LA CONSIGNE: Pourriez-vous recopier mot pour mot le texte sur la session consacrée au Grenville, de « À cette époque, il » à « la recherche géologique. » ?

TEXTE FOURNI:
La Province de Grenville présente une géologie complexe et des minéralisations variées. Cette session offre l’occasion de rassembler et de discuter des grands modèles de formation de cette province à grand potentiel en métaux, en minéraux industriels et en pierre architecturales. Elle a pour but de présenter les derniers résultats et avancées des travaux de Géologie Québec, ainsi que des partenaires universitaires et de l’industrie. Les résultats finaux des plus récents travaux de cartographie réalisés dans le Grenville à l’été 2023 seront également présentés.
Géologie et métallogénie du Grenville : cartographie, modèles et avancées en exploration
Mardi le 19 novembre 2024
Salle 403
Arrivé au Québec en 1967, Maurice Rive a consacré une dizaine d’années à cartographier la partie ouest de la Province de Grenville à l’emploi du ministère des Ressources naturelles du Québec.
Nommé géologue résident peu de temps après la publication de son rapport consacré à la région de Sainte-Véronique, Maurice Rive est responsable du bureau régional de Rouyn-Noranda. Cet expert en géologie est alors devenu l’interlocuteur privilégié des prospecteurs actifs dans la ceinture des roches vertes de l’Abitibi.
À cette époque, il s’est impliqué dans des activités de promotion qui ont culminé avec l’organisation du symposium de l’ICM intitulé La ceinture polymétallique du Nord-Ouest québécois. Les conférences prononcées durant ce congrès devant plus de 400 personnes à Rouyn-Noranda furent publiées sous la forme d’un prestigieux document de référence de 423 pages très apprécié des géologues d’exploration.
En 1990, les succès professionnels de Maurice Rive lui méritent le prix de promotion décerné pendant le Séminaire d’information sur la recherche géologique.
Après quelques années en poste au bureau régional des Mines de Sherbrooke, Maurice Rive a pris sa retraite en 1997. Jusqu’à la fin de sa longue vie, il travaillait encore à fignoler une carte géologique chevauchant la limite entre la ceinture de roches vertes de l’Abitibi et la Province de Grenville. C’est en reconnaissance de ses travaux et en hommage à sa ténacité hors du commun que cette séance lui est dédiée aujourd’hui.

EXTRAIT DES DONNÉES:
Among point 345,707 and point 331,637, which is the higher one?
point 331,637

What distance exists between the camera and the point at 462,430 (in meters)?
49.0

SOLUTION CI-DESSOUS:
À cette époque, il s’est impliqué dans des activités de promotion qui ont culminé avec l’organisation du symposium de l’ICM intitulé La ceinture polymétallique du Nord-Ouest québécois. Les conférences prononcées durant ce congrès devant plus de 400 personnes à Rouyn-Noranda furent publiées sous la forme d’un prestigieux document de référence de 423 pages très apprécié des géologues d’exploration.
En 1990, les succès professionnels de Maurice Rive lui méritent le prix de promotion décerné pendant le Séminaire d’information sur la recherche géologique.